Louisiana’s famous Cajun Navy, the volunteer civilian group that with its small boats helped rescue …

Louisiana's famous Cajun Navy, the volunteer civilian group that with its small boats helped rescue victims of Hurricane Harvey, wants to assist Florida after Hurricane Irma.


Rob Gaudet, one of the volunteer network's organizers, spoke Sept 7. to Florida Sen. Marco Rubio to find out how the grassroots group might be of most help.

"They're ready to go," Rubio told the Miami Herald.

Irma is not expected to dump as much rain as Harvey, but forecasters worry about storm surge up to 10 feet in the state's southern peninsula.

The Cajun Navy drove boats into Houston to pick up people stuck in the massive floods -- turning into the so-called Texas Navy -- but is now back in Louisiana, tracking Irma as it makes its way to Florida.

"There's already boaters on their way and there already," Gaudet told the Herald.

Gaudet, a software engineer, founded the Cajun Relief Foundation after boaters came together last year to rescue victims of a no-name flood in his hometown of Baton Rouge.
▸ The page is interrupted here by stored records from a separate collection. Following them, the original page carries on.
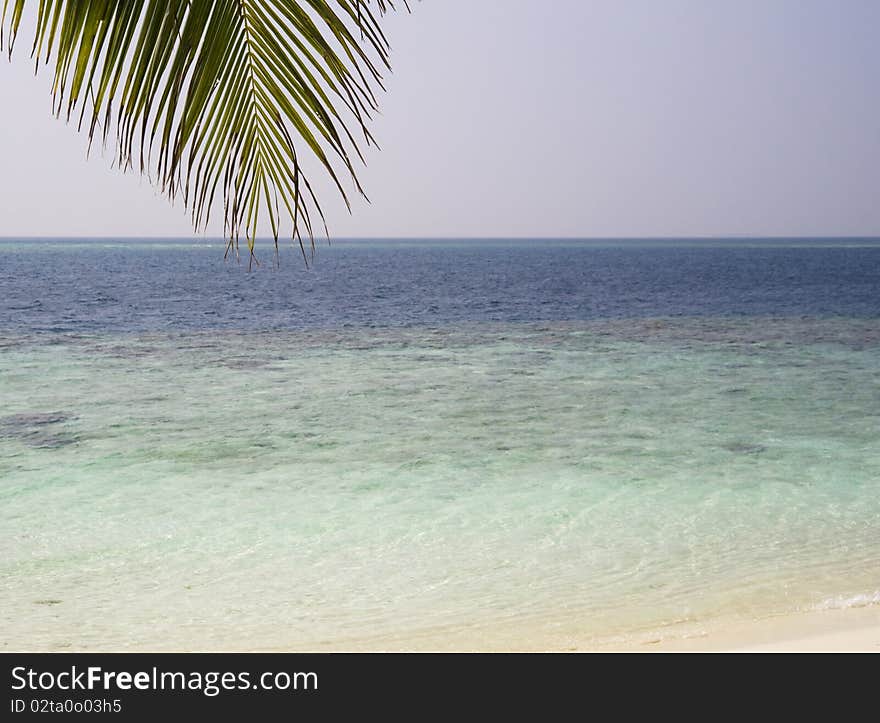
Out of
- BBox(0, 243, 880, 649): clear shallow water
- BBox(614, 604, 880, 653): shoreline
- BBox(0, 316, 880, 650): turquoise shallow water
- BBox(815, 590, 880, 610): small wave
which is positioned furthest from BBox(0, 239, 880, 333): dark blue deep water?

During Harvey, the organization used social media to handle requests for assistance, alleviating crushed emergency responders.

Image from Cajun Relief Facebook.

"There's a team of dispatchers that dispatch the Cajun Navy, that work from their homes or they work from coffee shops, literally taking request off of social media," Gaudet said, noting dispatchers can be -- and are -- anywhere in the country. "We use mobile technology that the boaters carry along with them, and so we dispatch them to perform rescues."

Rubio's suggestion: that Gaudet's volunteers, with their shallow-water boats, consider navigating narrow canals in South and Central Florida to reach victims if Irma's storm surge leaves wide areas unreachable by car or deeper-water vessels.

"Biscayne Bay is like a basin," said Rubio, a recreational boater himself. "It's like a bowl of water that's going to get potentially pushed inward."